=== Records provided ===

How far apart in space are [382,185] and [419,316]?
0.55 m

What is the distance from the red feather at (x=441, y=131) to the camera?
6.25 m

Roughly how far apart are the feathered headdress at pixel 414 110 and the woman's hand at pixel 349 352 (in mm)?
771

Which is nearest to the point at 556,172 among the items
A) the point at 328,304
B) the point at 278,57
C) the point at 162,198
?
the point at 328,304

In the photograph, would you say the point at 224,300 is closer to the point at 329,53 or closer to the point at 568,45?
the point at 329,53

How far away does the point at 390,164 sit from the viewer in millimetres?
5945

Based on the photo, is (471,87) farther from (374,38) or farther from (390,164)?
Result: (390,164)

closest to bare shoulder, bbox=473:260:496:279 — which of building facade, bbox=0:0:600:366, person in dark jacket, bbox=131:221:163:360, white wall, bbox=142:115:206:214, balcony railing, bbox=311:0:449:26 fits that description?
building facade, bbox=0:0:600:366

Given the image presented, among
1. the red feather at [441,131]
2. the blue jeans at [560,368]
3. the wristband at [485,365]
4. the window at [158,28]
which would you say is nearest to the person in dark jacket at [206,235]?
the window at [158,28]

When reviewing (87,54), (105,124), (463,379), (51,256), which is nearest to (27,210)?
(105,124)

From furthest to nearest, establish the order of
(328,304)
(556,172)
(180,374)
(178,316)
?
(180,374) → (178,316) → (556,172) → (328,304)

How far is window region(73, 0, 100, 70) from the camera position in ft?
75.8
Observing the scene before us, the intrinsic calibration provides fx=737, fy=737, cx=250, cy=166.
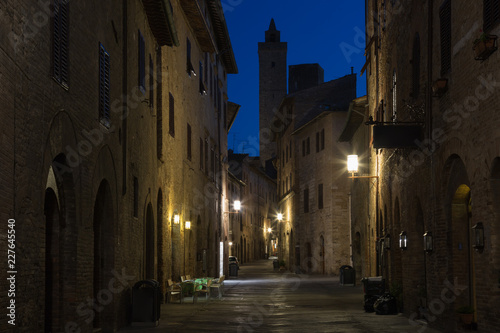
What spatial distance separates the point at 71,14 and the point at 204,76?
20.9 metres

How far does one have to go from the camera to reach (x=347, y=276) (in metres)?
32.3

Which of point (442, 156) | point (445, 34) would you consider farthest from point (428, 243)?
point (445, 34)

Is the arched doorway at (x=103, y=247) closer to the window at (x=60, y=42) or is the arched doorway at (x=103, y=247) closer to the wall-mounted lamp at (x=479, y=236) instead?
the window at (x=60, y=42)

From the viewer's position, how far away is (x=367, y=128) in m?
29.3

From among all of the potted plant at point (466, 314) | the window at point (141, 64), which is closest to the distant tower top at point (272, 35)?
the window at point (141, 64)

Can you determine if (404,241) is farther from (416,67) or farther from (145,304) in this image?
(145,304)

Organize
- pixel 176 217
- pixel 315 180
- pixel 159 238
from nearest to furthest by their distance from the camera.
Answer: pixel 159 238 < pixel 176 217 < pixel 315 180

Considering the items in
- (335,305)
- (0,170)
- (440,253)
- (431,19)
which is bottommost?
(335,305)

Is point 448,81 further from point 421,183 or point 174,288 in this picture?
point 174,288

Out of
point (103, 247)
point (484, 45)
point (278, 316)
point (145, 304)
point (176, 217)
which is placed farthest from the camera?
point (176, 217)

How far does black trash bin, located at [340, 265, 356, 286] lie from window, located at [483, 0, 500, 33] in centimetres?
2171

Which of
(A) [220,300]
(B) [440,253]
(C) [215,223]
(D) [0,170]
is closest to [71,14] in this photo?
(D) [0,170]

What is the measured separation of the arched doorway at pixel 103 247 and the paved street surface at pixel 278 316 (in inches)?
37.2

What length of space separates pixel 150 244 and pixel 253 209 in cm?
6059
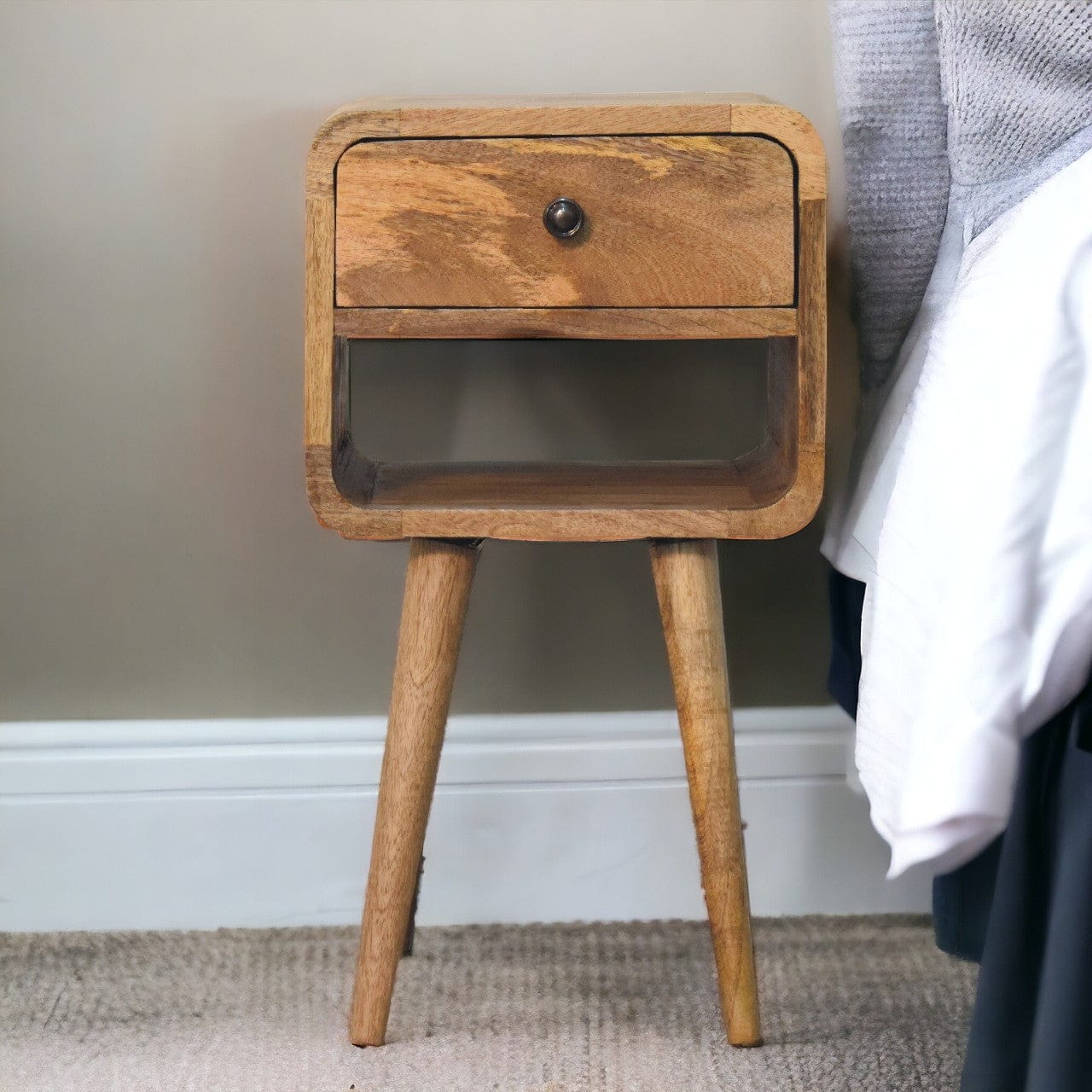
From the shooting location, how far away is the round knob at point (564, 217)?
696 millimetres

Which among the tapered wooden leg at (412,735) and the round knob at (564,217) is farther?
the tapered wooden leg at (412,735)

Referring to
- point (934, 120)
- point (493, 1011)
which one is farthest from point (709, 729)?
point (934, 120)

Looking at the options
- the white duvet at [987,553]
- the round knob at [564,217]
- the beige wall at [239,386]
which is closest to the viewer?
the white duvet at [987,553]

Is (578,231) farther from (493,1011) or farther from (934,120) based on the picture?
(493,1011)

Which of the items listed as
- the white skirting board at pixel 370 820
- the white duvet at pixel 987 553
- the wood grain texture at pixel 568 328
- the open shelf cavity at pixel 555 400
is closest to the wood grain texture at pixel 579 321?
the wood grain texture at pixel 568 328

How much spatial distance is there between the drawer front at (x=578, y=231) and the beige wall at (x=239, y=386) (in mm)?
296

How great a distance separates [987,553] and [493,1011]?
607 mm

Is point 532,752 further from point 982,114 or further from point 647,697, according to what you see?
point 982,114

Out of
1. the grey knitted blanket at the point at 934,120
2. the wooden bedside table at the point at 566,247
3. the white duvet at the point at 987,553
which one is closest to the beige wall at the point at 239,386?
the grey knitted blanket at the point at 934,120

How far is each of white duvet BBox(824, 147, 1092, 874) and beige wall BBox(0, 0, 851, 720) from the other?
42 centimetres

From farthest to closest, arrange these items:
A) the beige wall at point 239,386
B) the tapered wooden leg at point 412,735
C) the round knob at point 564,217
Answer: the beige wall at point 239,386, the tapered wooden leg at point 412,735, the round knob at point 564,217

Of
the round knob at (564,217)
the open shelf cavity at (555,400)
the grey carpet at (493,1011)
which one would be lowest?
the grey carpet at (493,1011)

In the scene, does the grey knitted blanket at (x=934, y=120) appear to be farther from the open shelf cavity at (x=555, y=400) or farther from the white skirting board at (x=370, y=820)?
the white skirting board at (x=370, y=820)

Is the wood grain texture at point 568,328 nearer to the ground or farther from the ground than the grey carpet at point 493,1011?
farther from the ground
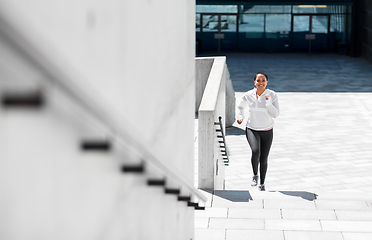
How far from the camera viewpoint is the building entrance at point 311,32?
1298 inches

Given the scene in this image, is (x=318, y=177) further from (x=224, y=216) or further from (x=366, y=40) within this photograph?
(x=366, y=40)

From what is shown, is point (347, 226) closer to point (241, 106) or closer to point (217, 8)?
point (241, 106)

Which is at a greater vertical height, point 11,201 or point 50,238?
point 11,201

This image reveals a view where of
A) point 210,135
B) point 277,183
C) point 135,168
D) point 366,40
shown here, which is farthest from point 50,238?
point 366,40

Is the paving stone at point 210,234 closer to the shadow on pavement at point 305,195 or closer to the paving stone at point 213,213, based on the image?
the paving stone at point 213,213

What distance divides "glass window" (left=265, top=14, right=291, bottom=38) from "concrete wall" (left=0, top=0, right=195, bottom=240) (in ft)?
99.6

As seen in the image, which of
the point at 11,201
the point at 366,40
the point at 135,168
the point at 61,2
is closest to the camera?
the point at 11,201

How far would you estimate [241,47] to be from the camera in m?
33.6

===

Quote the material word for word, from the line containing "What distance divides" through the end of the material.

**Solution to this task:**
What distance divides "glass window" (left=265, top=14, right=291, bottom=38) from "concrete wall" (left=0, top=0, right=195, bottom=240) (in ft)?
99.6

As seen in the image, which of
the point at 11,201
the point at 366,40
the point at 135,168
the point at 61,2
is closest to the camera?
the point at 11,201

How far would you estimate [241,47] to be from the camera in m?
33.6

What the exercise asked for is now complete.